The task
Can you copy every line from the one containing "Which object among" through the end of the material, adding 32 to each pixel coordinate in the answers and leaving everything else unchanged?

-------- Working data

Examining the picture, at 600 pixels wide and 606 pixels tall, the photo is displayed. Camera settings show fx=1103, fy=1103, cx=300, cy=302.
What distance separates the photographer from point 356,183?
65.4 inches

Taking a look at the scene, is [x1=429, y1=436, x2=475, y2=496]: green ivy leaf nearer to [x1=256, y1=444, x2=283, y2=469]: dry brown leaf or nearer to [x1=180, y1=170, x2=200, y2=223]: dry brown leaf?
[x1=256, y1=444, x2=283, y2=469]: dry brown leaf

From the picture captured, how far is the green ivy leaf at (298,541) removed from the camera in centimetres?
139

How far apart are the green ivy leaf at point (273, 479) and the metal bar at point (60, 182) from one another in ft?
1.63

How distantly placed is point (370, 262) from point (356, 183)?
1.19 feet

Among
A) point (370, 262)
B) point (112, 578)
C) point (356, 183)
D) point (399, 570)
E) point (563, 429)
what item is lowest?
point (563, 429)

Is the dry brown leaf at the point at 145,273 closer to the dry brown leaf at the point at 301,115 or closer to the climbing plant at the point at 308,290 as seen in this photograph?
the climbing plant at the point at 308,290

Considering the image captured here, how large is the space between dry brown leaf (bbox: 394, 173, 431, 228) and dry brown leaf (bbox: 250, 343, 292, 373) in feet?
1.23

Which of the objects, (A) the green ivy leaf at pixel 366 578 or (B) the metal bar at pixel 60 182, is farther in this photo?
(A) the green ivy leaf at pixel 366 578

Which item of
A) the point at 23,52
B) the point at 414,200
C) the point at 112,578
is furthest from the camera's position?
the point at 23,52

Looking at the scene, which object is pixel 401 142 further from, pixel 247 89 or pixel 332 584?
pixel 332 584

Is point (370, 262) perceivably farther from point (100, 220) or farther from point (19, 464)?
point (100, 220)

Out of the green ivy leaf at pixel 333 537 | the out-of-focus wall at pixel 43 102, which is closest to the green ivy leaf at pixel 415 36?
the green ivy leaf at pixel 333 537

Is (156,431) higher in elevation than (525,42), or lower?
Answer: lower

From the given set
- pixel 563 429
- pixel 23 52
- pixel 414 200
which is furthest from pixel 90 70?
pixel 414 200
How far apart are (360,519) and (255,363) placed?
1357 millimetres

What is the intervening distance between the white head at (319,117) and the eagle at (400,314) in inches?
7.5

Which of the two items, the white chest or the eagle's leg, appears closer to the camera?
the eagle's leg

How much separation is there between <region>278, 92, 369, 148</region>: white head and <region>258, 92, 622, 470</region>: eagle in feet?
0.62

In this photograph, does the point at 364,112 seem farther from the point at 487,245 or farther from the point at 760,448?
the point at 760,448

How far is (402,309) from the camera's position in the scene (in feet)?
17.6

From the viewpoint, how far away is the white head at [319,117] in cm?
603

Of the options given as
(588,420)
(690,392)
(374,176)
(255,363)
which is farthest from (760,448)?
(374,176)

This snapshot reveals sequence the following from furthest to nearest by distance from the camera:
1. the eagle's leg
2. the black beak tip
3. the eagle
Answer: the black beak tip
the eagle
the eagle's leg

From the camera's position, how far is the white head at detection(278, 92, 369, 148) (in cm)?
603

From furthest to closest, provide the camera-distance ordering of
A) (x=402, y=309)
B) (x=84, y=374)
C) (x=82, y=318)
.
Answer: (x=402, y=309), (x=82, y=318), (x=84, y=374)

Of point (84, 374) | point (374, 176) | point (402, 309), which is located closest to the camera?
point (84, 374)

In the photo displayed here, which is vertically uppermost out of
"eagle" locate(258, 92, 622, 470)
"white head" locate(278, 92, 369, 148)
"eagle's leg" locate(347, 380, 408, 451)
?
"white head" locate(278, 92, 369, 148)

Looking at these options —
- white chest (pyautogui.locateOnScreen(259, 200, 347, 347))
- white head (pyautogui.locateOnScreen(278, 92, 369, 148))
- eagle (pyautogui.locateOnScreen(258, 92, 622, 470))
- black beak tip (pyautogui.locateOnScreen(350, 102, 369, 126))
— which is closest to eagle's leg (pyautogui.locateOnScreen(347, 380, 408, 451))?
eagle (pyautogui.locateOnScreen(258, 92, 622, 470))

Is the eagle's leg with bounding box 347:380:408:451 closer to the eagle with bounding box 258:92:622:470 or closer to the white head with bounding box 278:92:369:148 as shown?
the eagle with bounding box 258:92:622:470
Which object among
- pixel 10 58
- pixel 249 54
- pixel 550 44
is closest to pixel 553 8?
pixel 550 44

----------------

The answer
Which object among
- pixel 10 58
- pixel 249 54
- pixel 550 44
is closest to pixel 553 8?
pixel 582 76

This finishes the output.